As others have pointed out, there are a few “interesting” properties in this approach could provide that don’t exist in centralized analytics systems today:
If the user runs their own Gaia hub, they can delete the .analytics.json file, they can have their hub deny writes to it, and they can have their hub deny reads to it. Users have unilateral discretion over what gets shared.
Since the data lives in the user’s Gaia hub, the user can also view their own activity in the app (in order to know exactly what is being collected), as well as other users’ activities. There is no longer a single central panopticon, since for better or worse anyone can be a panopticon.
The user can monitor their own behavior across all the apps they use that employ this scheme.
Insofar as preserving privacy, the app could encrypt and sign the .analytics.json file with the app developer’s private key. This would prevent any app-specific analytics from being exposed. However, the presence of .analytics.json in the user’s Gaia hub (and whether or not the contents change over time) would indicate that the user is an app user and that the user has used the app at particular points in time. This would, as @wbobeirne points out, make it hard to fake user numbers and make it easy to get accurate user engagement counts without exposing app-specific sensitive data (something that can help with app rewards mining, as described in the whitepaper).
Regarding the privacy concern as to exposing which users use which apps, one option we’re thinking about is to let the user encrypt parts of the apps field in their profile, so that only privileged users can discover which apps they’re using without breaking multi-reader storage. For example, Stealthy users Alice and Bob can expose their multi-reader apps field for stealthy to each other, but no one else. This would have the side-effect of making it intractable to link a Gaia app address to a user, and thus make it intractable to track the user using the above approach (with the downside that the user has to manage which other users can see their apps).
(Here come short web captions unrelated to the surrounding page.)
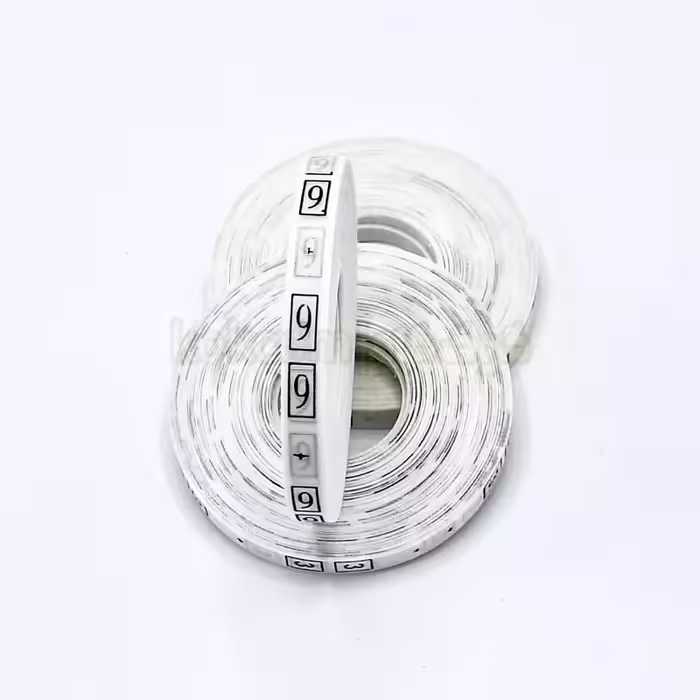 مارک سایز لباس شماره 9 رنگ سفید ( یک عدد رول 500 عددی)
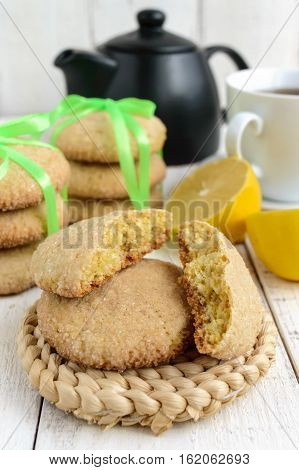 Shortbread lemon flavored cookies: a broken and connected green ribbon for a gift. Teapot and fresh lemon on a white wooden background. Close up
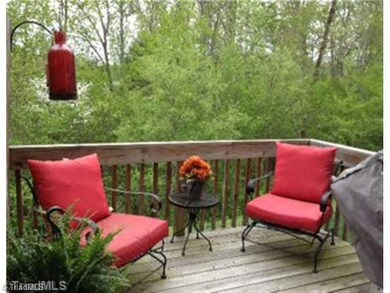 Patio/Deck. Spend your evenings relaxing on your private deck overlooking a lush wooded area!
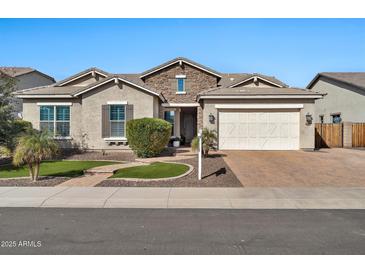 Charming single-story home features stone accents, a two-car garage, and well-maintained landscaping at 9388 W Cashman Dr, Peoria, AZ 85383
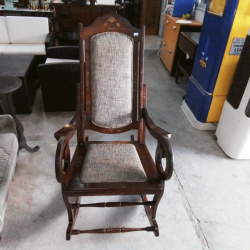 AN EXQUISITE SOLID ROSEWOOD ROCKING CHAIR w BRASS INLAY & HAND CARVED DETAIL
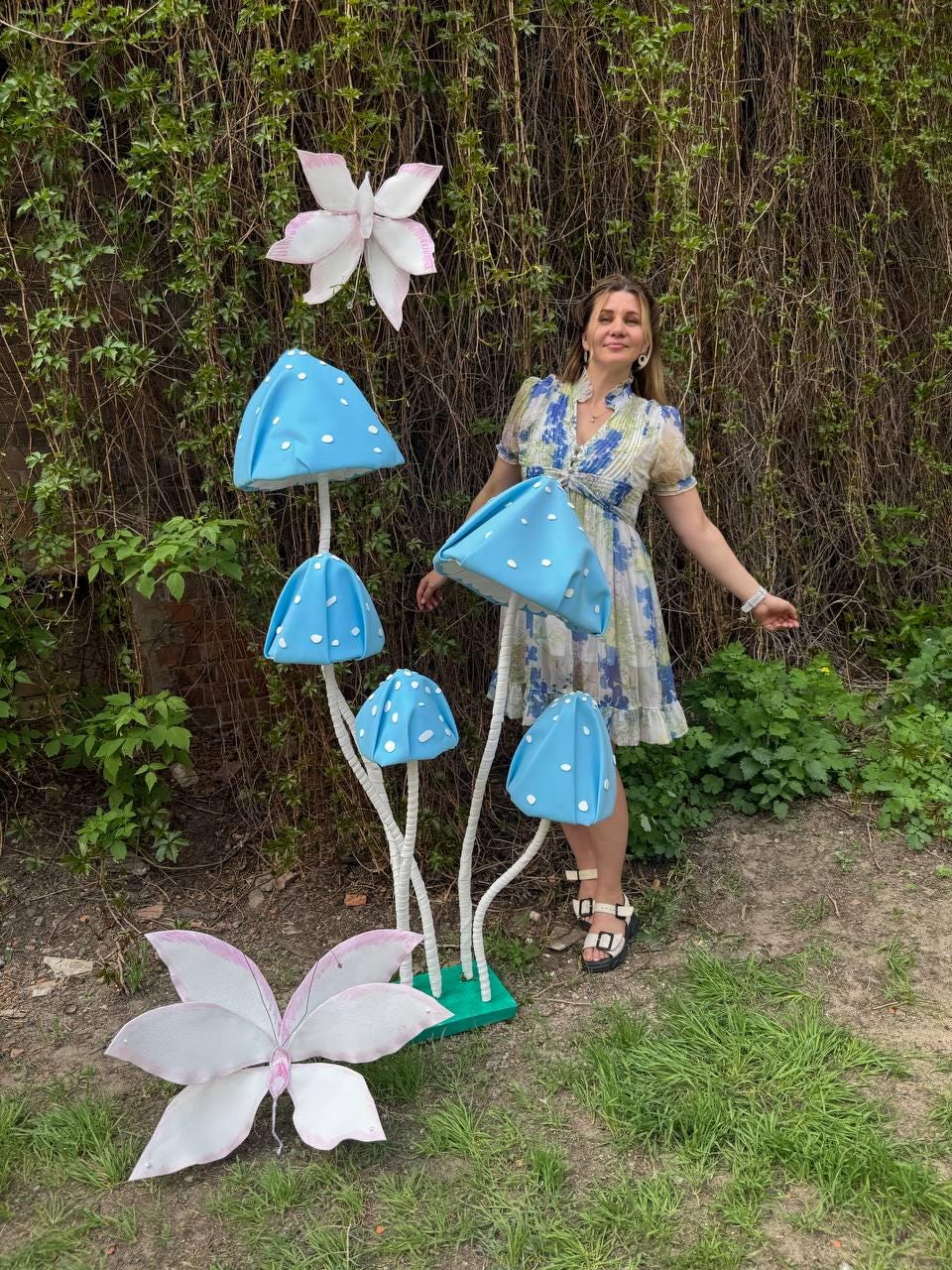 May include: A woman stands in front of a whimsical garden scene with blue and white mushroom sculptures and pink butterfly decorations.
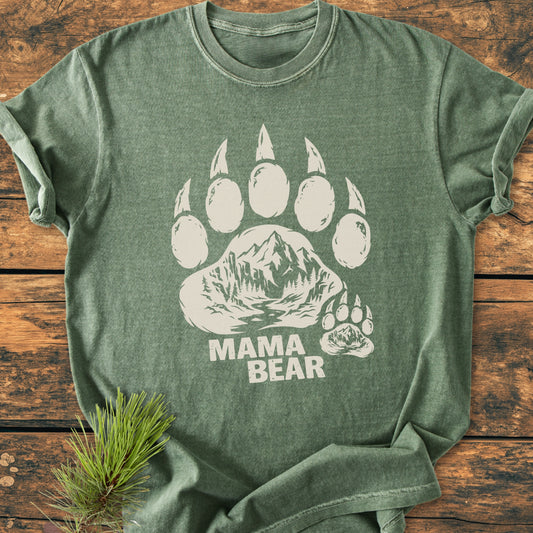 Mama Bear - Vintage Heavyweight Tee showcases a forest-green T-shirt with a stylized bear paw print featuring a mountain scene. MAMA BEAR text appears below, exuding a cozy, relaxed fit.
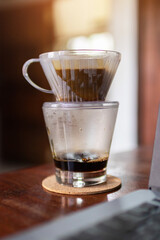 Drip brewing; clear glass of coffee mug and paper dripping bag with ground coffee in soft sunlight at home. Work from home. 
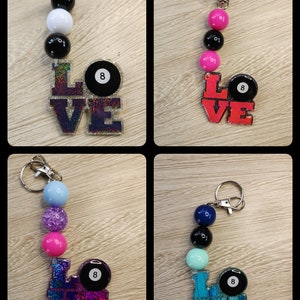 May include: Four different keychains with the word "LOVE" spelled out in colorful glitter letters. Each keychain has a black 8-ball charm and a variety of colorful beads.
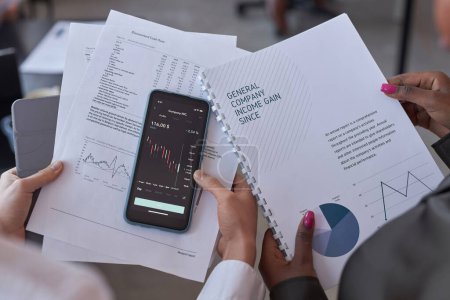 Photo for High angle view of colleagues holding documents and smartphone with graphs, they working with financial documents - Royalty Free Image
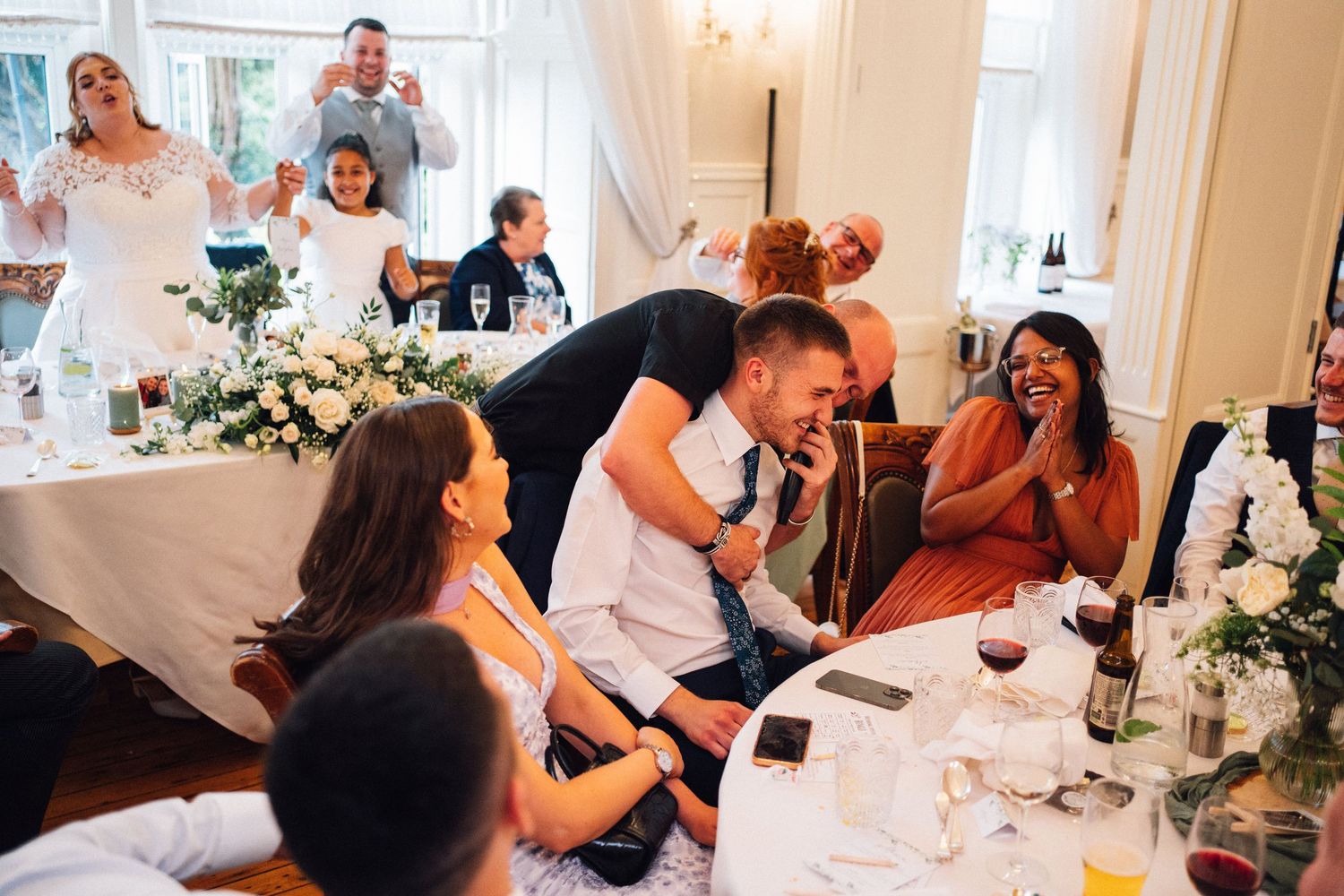 Wedding guests seated at long tables in a bright dining room with white floral centerpieces.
This is a really great idea! The only concern I have is one that I think comes from outside the decentralized bubble we are operating in. I want, very much, to live in a world where people just use apps and if they want to expose their analytics data to an app they can. But if users have the ability to delete the file necessary to track basic usage, apps will be missing one of the key components that will ultimately convince the rest of the world to use the app:
Social Proof
I assume it would be infrequent for a user to A) run their own gaia hub and B) delete the analytics file. But if that happened, you no longer have an accurate count of user data. But maybe it’s close enough?
Just thinking through the challenges of convincing the rest of the world (not those already in this forum) that decentralized apps are viable. As any developer on this forum can tell you, the first question investors, journalists, and potential customers ask is how many people are using the app.